[Brief descriptive captions]
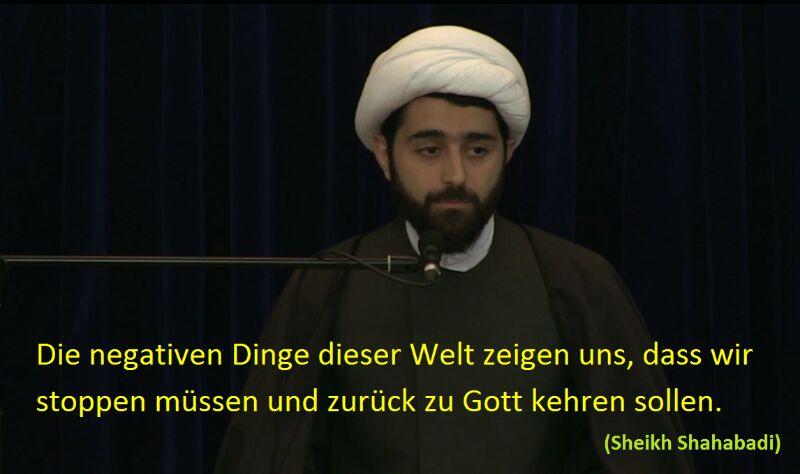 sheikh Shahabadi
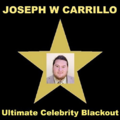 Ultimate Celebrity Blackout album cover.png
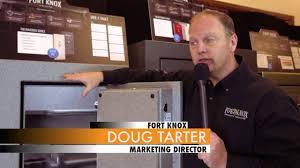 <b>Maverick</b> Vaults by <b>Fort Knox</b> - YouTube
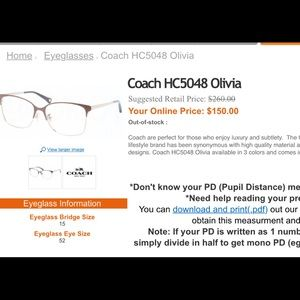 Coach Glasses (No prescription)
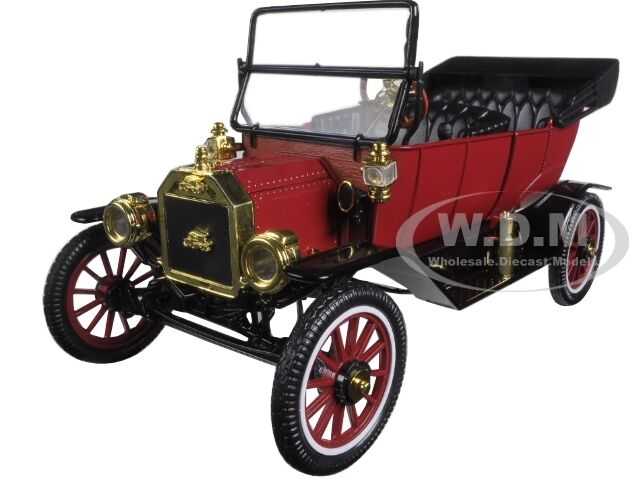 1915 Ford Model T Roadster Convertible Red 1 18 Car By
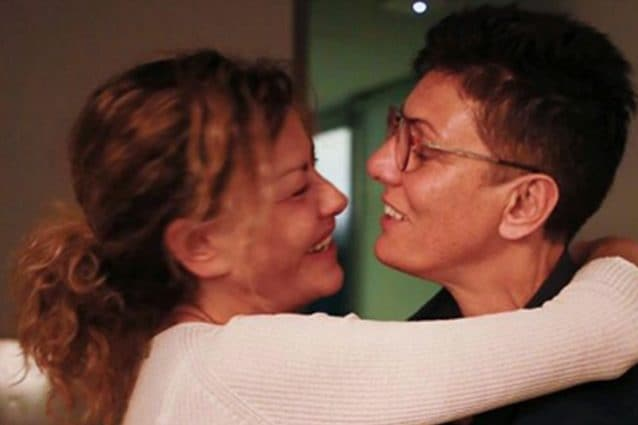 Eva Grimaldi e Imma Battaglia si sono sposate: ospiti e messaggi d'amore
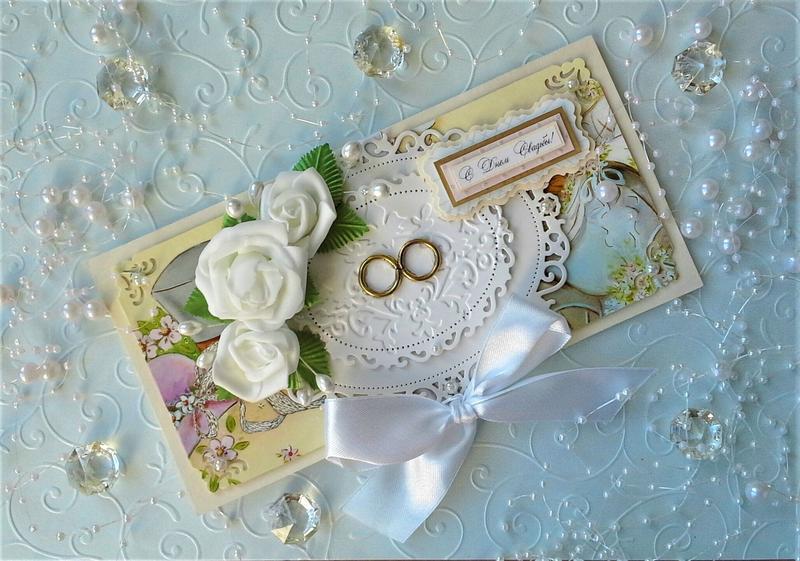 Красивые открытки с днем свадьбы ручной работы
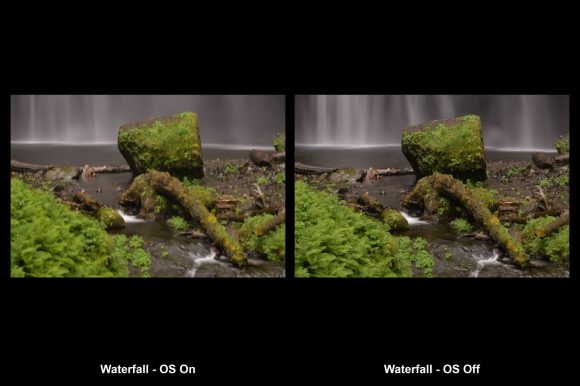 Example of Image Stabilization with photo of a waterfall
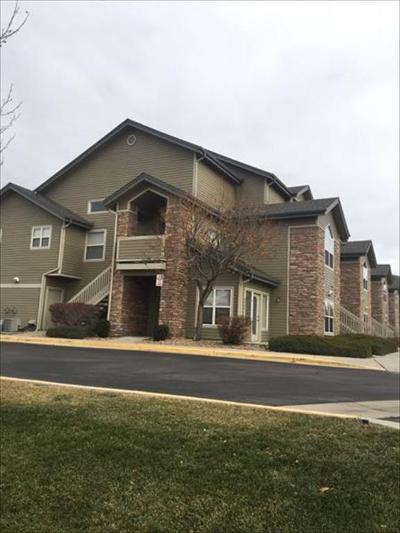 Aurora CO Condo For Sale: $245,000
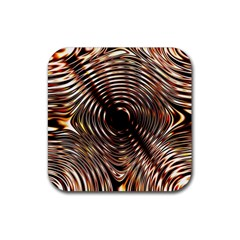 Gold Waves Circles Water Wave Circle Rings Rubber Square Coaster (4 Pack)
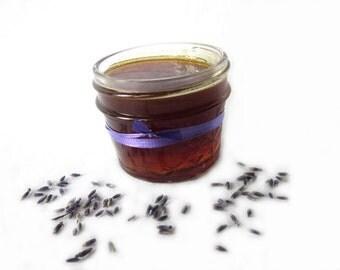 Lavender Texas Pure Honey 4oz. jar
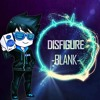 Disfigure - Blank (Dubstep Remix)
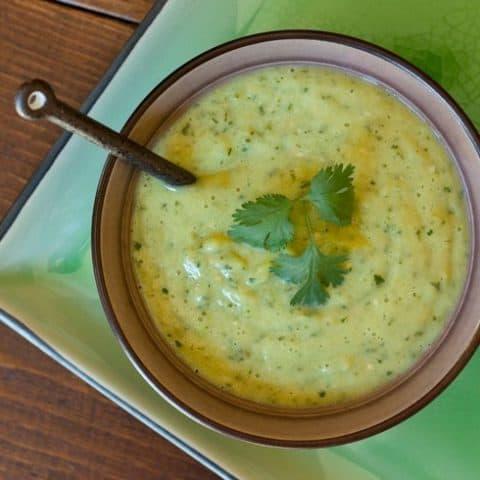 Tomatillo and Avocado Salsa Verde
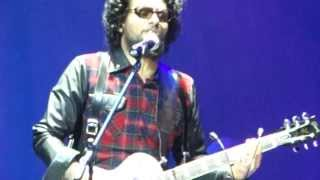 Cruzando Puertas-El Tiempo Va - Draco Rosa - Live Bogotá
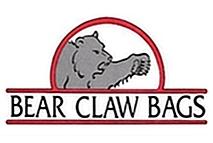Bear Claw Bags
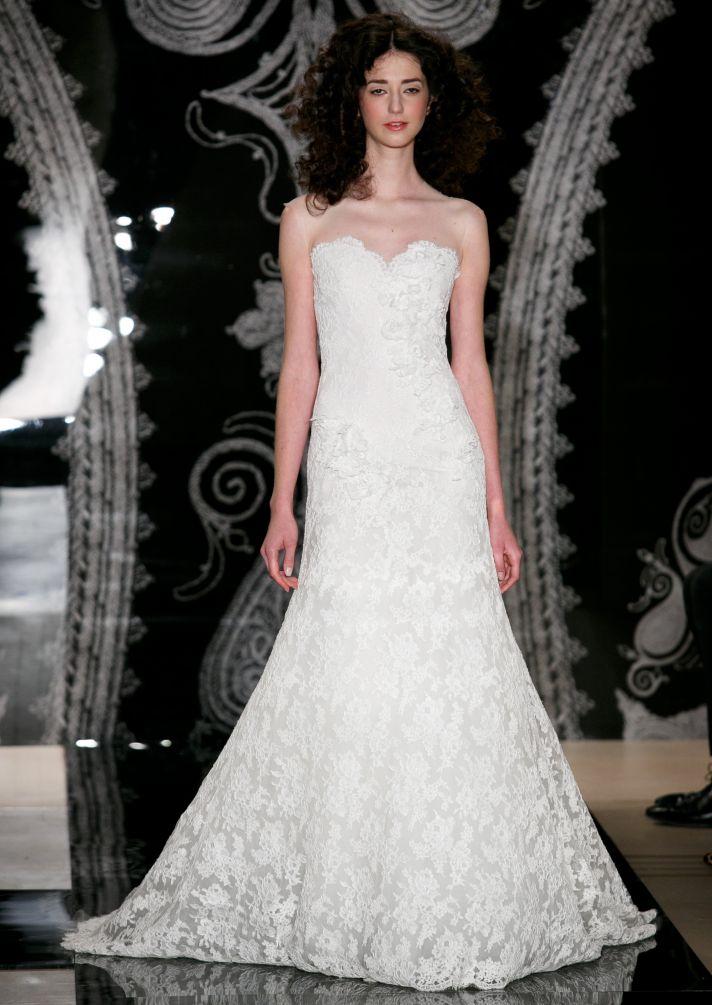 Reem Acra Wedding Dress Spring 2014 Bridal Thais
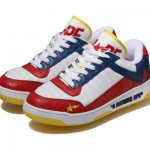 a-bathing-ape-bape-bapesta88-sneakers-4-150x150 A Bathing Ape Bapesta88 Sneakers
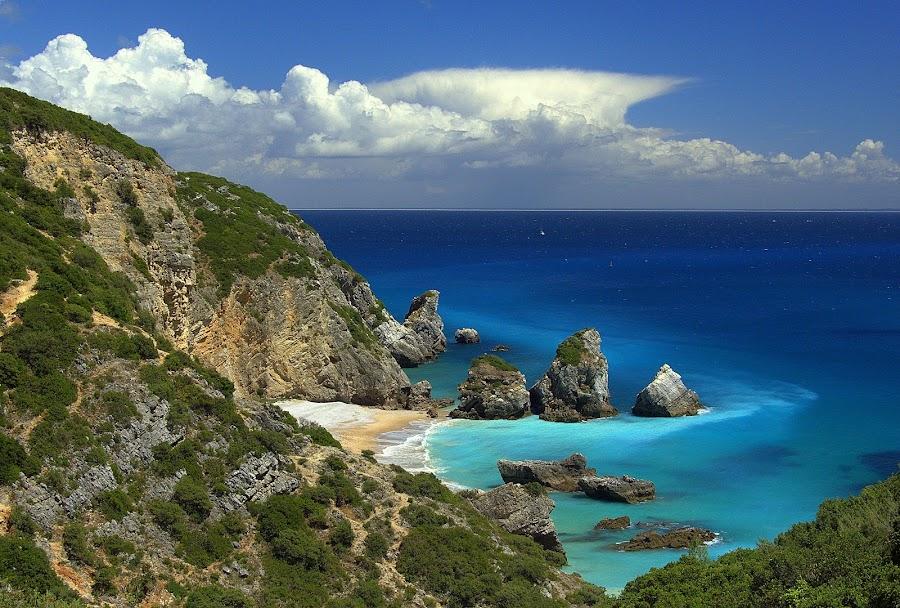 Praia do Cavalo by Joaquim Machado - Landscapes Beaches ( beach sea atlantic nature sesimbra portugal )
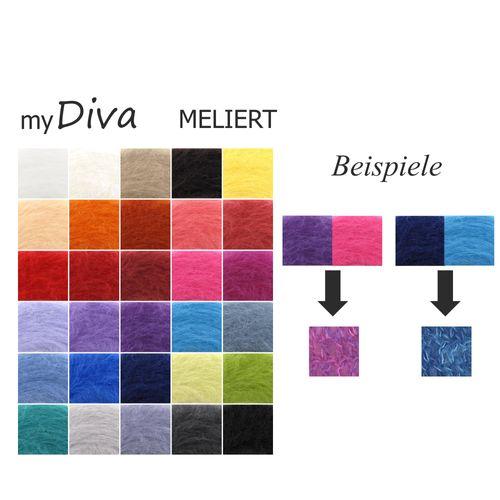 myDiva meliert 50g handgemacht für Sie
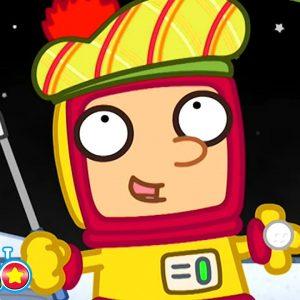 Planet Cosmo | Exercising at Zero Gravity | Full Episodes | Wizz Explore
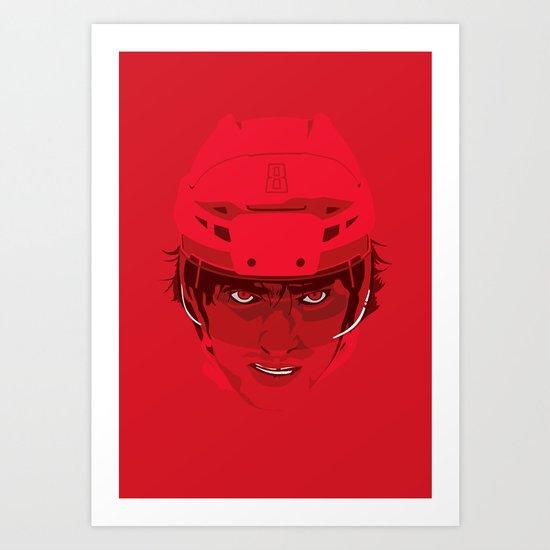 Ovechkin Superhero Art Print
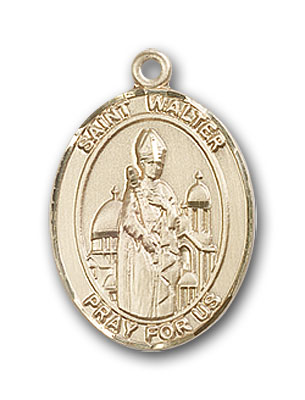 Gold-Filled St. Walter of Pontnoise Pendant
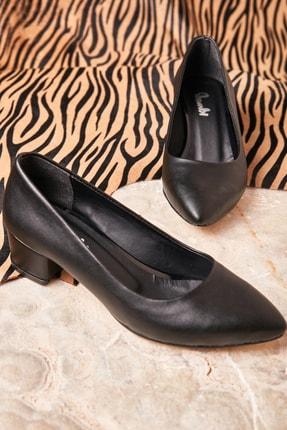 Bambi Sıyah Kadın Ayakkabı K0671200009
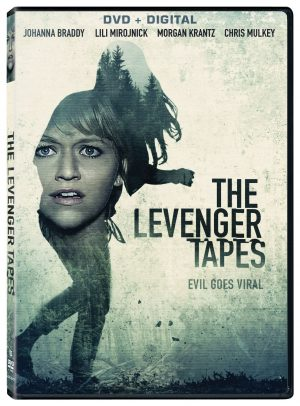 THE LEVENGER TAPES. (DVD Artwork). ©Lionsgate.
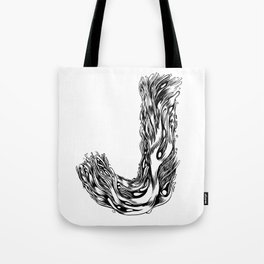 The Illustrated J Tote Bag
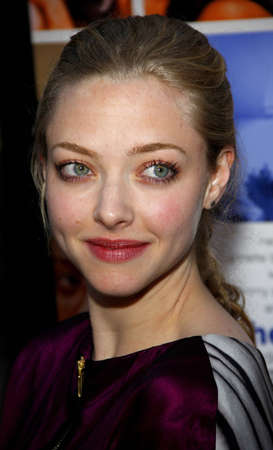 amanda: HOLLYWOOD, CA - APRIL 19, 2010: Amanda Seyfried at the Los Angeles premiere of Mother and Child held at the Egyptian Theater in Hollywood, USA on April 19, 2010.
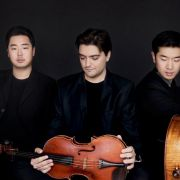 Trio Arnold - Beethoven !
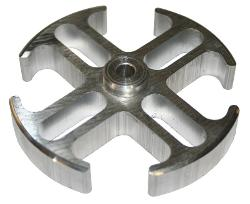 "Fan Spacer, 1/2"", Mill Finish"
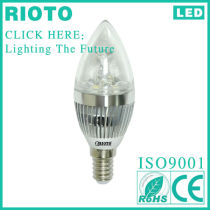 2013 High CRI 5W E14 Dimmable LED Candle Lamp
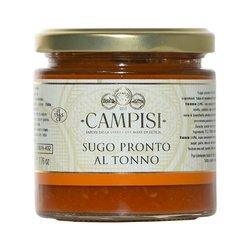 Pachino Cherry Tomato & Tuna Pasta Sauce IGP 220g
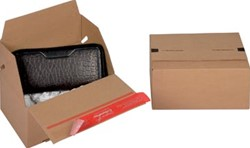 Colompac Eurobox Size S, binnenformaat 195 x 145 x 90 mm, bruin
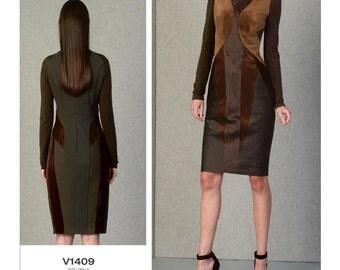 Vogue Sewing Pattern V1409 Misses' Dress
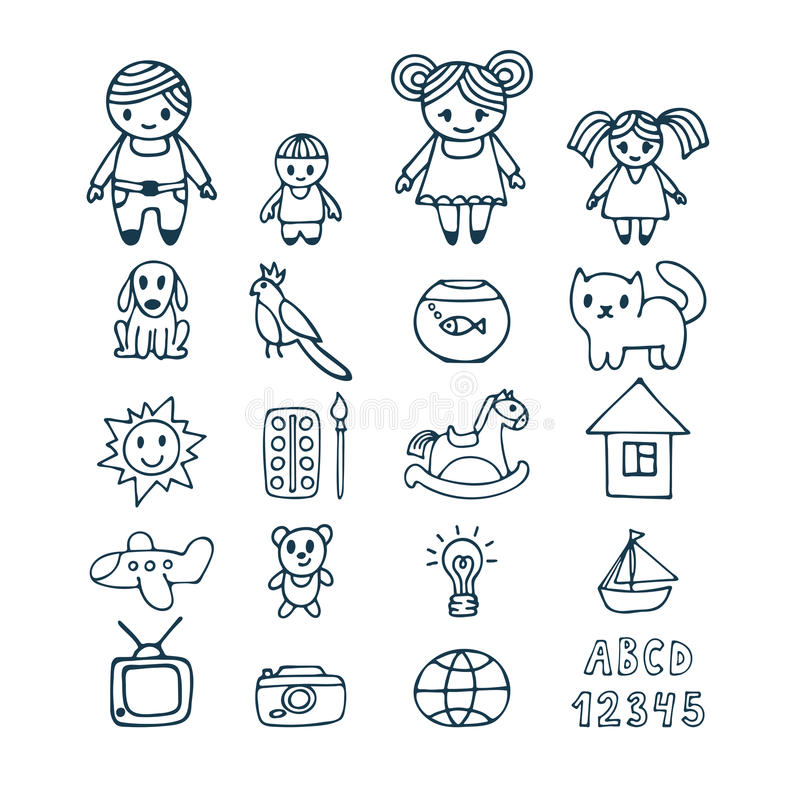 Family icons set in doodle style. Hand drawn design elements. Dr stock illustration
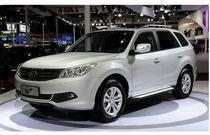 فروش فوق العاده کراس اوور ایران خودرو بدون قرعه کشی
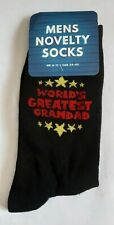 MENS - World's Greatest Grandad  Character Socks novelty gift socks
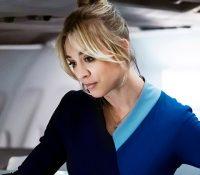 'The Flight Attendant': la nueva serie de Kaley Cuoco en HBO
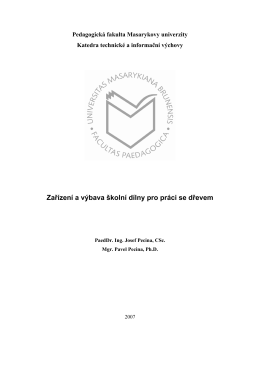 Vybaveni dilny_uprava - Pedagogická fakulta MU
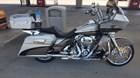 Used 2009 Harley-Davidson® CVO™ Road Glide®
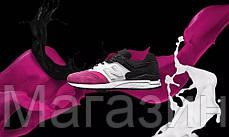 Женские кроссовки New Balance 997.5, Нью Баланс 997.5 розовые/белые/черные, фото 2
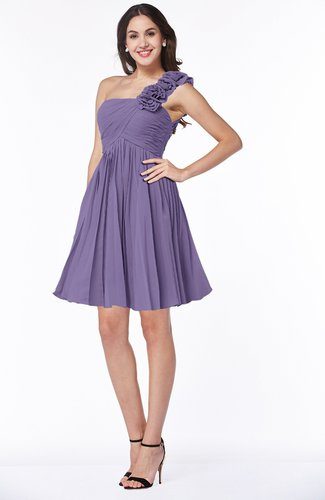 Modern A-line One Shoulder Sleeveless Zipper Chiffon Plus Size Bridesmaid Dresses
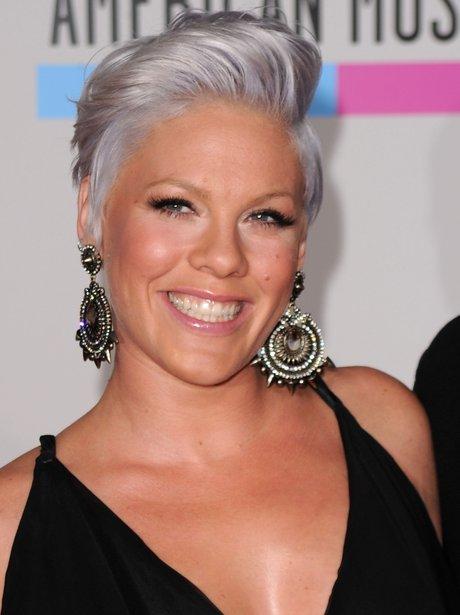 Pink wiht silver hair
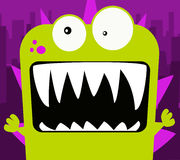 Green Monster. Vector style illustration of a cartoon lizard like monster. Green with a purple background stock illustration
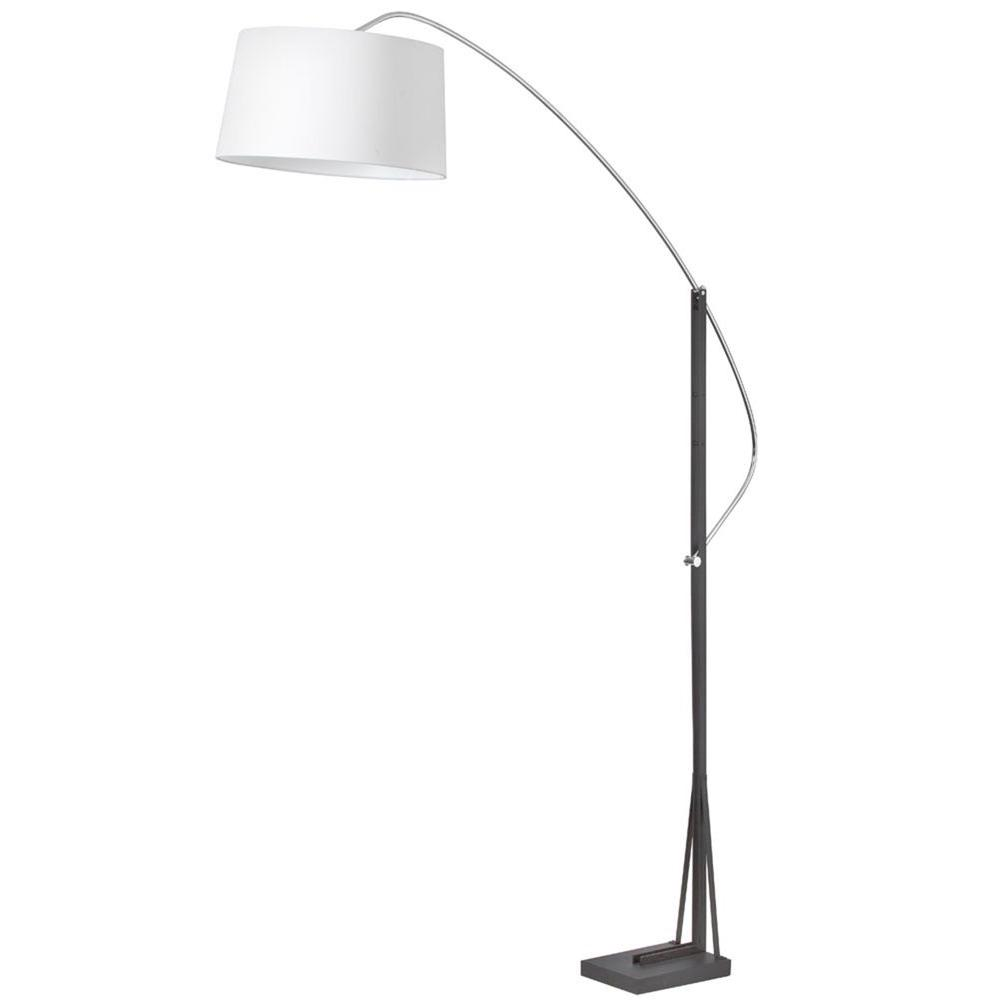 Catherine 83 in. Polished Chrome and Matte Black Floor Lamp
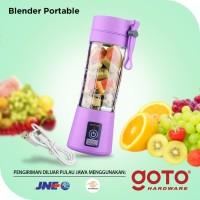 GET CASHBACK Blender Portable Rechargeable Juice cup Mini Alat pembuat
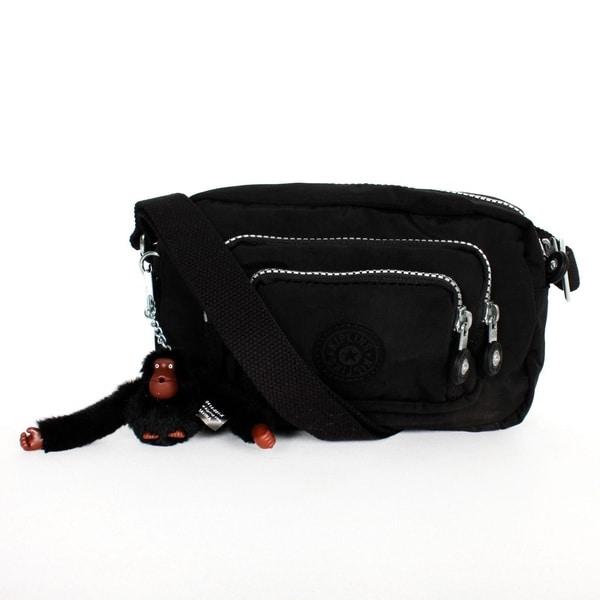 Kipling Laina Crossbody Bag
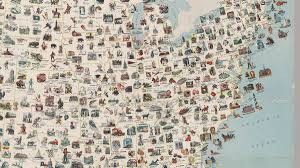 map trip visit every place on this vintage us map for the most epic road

What is being asked: The pictures stay out of the copy. Set down the entries above precisely.

Solution for this task:
 sheikh Shahabadi
 Ultimate Celebrity Blackout album cover.png
 <b>Maverick</b> Vaults by <b>Fort Knox</b> - YouTube
 Coach Glasses (No prescription)
 1915 Ford Model T Roadster Convertible Red 1 18 Car By
 Eva Grimaldi e Imma Battaglia si sono sposate: ospiti e messaggi d'amore
 Красивые открытки с днем свадьбы ручной работы
 Example of Image Stabilization with photo of a waterfall
 Aurora CO Condo For Sale: $245,000
 Gold Waves Circles Water Wave Circle Rings Rubber Square Coaster (4 Pack)
 Lavender Texas Pure Honey 4oz. jar
 Disfigure - Blank (Dubstep Remix)
 Tomatillo and Avocado Salsa Verde
 Cruzando Puertas-El Tiempo Va - Draco Rosa - Live Bogotá
Bear Claw Bags
 Reem Acra Wedding Dress Spring 2014 Bridal Thais
 a-bathing-ape-bape-bapesta88-sneakers-4-150x150 A Bathing Ape Bapesta88 Sneakers
 Praia do Cavalo by Joaquim Machado - Landscapes Beaches ( beach sea atlantic nature sesimbra portugal )
 myDiva meliert 50g handgemacht für Sie
 Planet Cosmo | Exercising at Zero Gravity | Full Episodes | Wizz Explore
 Ovechkin Superhero Art Print
 Gold-Filled St. Walter of Pontnoise Pendant
 Bambi Sıyah Kadın Ayakkabı K0671200009
 THE LEVENGER TAPES. (DVD Artwork). ©Lionsgate.
 The Illustrated J Tote Bag
 amanda: HOLLYWOOD, CA - APRIL 19, 2010: Amanda Seyfried at the Los Angeles premiere of Mother and Child held at the Egyptian Theater in Hollywood, USA on April 19, 2010.
 Trio Arnold - Beethoven !
 "Fan Spacer, 1/2"", Mill Finish"
 2013 High CRI 5W E14 Dimmable LED Candle Lamp
 Pachino Cherry Tomato & Tuna Pasta Sauce IGP 220g
 Colompac Eurobox Size S, binnenformaat 195 x 145 x 90 mm, bruin
 Vogue Sewing Pattern V1409 Misses' Dress
 Family icons set in doodle style. Hand drawn design elements. Dr stock illustration
 فروش فوق العاده کراس اوور ایران خودرو بدون قرعه کشی
 MENS - World's Greatest Grandad  Character Socks novelty gift socks
 'The Flight Attendant': la nueva serie de Kaley Cuoco en HBO
 Vybaveni dilny_uprava - Pedagogická fakulta MU
 Used 2009 Harley-Davidson® CVO™ Road Glide®
 Женские кроссовки New Balance 997.5, Нью Баланс 997.5 розовые/белые/черные, фото 2
 Modern A-line One Shoulder Sleeveless Zipper Chiffon Plus Size Bridesmaid Dresses
 Pink wiht silver hair
 Green Monster. Vector style illustration of a cartoon lizard like monster. Green with a purple background stock illustration
 Catherine 83 in. Polished Chrome and Matte Black Floor Lamp
 GET CASHBACK Blender Portable Rechargeable Juice cup Mini Alat pembuat
 Kipling Laina Crossbody Bag
 map trip visit every place on this vintage us map for the most epic road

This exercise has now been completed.